My Story

My name is Isabella (my family calls me Bella). I was born on March 1, 2010 with a rare birth defect called Pierre Robin's Sequence. Nobody even knew I had it at first, but then my mommy started to notice all this weird stuff I was doing. First, I just couldn't nurse... I always made this popping sound when I tried to eat, my mouth wouldn't latch and I was getting so tired, and so hungry, and so frustrated. Then I had to get my tummy and lungs pumped because they were all full of yucky fluid.
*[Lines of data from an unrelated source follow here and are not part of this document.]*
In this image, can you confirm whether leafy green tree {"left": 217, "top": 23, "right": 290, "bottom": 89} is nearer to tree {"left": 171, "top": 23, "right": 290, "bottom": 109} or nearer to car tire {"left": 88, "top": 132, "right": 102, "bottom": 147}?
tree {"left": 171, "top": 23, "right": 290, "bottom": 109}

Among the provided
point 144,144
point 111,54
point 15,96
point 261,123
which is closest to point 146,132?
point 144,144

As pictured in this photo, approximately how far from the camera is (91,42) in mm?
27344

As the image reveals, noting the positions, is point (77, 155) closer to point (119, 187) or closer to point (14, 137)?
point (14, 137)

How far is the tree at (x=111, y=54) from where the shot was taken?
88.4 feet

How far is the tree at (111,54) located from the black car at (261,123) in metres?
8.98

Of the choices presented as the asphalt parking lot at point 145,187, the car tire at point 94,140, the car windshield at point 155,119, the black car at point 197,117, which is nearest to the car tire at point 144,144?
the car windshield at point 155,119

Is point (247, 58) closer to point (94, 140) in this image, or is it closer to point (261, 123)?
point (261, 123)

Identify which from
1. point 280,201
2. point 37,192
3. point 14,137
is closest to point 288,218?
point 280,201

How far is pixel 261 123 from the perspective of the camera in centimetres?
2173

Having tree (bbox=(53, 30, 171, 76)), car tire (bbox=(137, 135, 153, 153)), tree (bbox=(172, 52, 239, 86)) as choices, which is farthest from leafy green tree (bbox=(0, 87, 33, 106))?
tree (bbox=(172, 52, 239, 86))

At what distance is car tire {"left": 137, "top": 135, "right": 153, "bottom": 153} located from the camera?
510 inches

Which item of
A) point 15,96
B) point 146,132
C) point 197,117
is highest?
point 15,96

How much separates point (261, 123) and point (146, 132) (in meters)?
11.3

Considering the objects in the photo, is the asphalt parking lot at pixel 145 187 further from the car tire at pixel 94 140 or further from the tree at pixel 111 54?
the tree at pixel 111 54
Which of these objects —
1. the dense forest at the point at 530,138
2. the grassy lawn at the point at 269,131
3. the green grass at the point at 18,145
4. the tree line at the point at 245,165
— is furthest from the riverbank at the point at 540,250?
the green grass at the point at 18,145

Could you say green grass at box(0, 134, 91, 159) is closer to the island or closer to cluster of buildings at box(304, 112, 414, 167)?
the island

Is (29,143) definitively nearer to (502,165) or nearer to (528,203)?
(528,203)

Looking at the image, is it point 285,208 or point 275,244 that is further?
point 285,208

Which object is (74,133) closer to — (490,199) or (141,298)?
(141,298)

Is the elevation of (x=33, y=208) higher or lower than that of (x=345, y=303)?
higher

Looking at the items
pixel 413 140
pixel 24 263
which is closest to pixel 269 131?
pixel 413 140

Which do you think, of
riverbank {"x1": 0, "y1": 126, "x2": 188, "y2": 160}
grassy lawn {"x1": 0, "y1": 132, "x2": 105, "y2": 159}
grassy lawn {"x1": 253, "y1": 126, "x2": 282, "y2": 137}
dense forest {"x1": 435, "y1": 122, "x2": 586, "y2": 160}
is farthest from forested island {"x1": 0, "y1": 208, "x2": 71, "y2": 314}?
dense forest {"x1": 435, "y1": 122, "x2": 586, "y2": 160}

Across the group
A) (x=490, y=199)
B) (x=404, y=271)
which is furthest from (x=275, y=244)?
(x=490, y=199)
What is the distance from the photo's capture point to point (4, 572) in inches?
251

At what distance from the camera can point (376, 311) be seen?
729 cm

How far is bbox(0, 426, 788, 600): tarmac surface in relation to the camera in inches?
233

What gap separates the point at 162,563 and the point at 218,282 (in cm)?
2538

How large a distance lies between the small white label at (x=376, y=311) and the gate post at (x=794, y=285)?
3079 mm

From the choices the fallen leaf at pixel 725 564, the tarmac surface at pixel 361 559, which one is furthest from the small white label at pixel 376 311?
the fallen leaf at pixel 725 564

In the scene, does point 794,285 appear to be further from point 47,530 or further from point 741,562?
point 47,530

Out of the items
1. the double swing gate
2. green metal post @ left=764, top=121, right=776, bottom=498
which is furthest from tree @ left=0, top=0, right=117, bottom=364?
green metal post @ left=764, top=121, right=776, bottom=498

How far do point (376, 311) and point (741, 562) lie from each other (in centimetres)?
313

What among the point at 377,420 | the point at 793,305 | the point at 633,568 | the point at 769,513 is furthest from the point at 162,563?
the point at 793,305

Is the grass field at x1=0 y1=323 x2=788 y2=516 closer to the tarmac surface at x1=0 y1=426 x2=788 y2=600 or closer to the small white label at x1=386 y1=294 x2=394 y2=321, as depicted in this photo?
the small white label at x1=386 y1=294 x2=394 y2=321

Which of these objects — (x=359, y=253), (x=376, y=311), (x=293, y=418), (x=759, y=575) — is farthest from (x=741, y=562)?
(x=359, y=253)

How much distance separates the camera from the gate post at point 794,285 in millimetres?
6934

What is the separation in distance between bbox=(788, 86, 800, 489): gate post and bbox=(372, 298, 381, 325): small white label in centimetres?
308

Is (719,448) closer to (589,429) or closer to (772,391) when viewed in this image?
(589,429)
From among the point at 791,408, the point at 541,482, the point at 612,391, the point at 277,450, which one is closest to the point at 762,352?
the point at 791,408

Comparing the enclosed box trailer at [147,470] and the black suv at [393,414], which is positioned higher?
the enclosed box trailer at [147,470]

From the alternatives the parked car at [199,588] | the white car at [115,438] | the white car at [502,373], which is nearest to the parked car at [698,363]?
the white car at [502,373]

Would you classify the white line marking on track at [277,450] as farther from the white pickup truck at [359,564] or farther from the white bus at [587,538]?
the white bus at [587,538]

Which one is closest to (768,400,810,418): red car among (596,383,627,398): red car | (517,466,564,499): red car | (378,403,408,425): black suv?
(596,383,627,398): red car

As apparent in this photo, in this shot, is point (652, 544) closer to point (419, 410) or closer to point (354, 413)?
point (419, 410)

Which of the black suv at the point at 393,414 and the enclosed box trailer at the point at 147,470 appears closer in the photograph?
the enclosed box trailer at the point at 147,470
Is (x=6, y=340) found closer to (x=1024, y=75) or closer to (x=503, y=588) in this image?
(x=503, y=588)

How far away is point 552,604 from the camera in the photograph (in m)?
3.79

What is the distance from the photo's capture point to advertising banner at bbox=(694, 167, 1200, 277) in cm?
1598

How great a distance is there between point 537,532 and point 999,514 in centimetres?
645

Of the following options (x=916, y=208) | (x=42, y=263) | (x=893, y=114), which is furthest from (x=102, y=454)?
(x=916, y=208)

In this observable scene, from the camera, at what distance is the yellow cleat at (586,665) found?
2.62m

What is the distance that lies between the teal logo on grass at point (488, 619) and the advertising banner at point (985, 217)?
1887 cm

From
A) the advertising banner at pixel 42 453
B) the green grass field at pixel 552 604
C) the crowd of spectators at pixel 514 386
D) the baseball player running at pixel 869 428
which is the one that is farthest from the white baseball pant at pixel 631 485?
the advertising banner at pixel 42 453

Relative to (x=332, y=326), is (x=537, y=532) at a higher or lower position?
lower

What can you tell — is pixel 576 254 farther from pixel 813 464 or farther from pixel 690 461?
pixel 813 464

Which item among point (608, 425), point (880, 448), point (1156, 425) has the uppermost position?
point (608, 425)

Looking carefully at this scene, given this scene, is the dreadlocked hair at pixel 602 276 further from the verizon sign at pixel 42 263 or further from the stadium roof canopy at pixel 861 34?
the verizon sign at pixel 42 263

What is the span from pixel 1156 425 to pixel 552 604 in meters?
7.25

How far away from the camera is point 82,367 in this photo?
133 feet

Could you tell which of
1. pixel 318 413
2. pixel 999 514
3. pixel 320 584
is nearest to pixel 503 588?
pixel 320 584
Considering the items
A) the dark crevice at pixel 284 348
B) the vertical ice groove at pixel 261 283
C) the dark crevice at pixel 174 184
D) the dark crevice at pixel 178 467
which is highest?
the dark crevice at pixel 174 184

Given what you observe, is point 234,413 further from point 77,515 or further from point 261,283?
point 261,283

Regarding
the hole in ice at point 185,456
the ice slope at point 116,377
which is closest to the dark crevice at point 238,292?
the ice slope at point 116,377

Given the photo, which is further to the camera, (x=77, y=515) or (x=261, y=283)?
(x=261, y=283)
When I was two days old I had my hearing screening and I didn't pass. My ears were full of fluid too. And then it happened... I had just had it... I was starving and tired and angry. So, I did what every tired, angry baby does... I started to scream. And mommy just laid me back and stared at me. And she saw my throat. It was only the size of a straw hole and I didn't have a uvula. Weird huh ? So my mommy told the nurse and they discovered I had an isolated cleft palate. They showed my pediatrician and mommy started doing research online. Mommy and the pediatrician thought I had Pierre Robin's Sequence so my pediatrician referred me to Dr. Chen. He is my craniofacial specialist. I met him today for the first time and I really like him a lot. He is going to make sure that my mouth gets fixed but he can't do surgery until I am six months old. He told us today that I will be seeing a team of eight specialists for different things from now until I turn eighteen. They are all gonna take good care of me and that makes my mommy and daddy very happy. Talk to you again soon!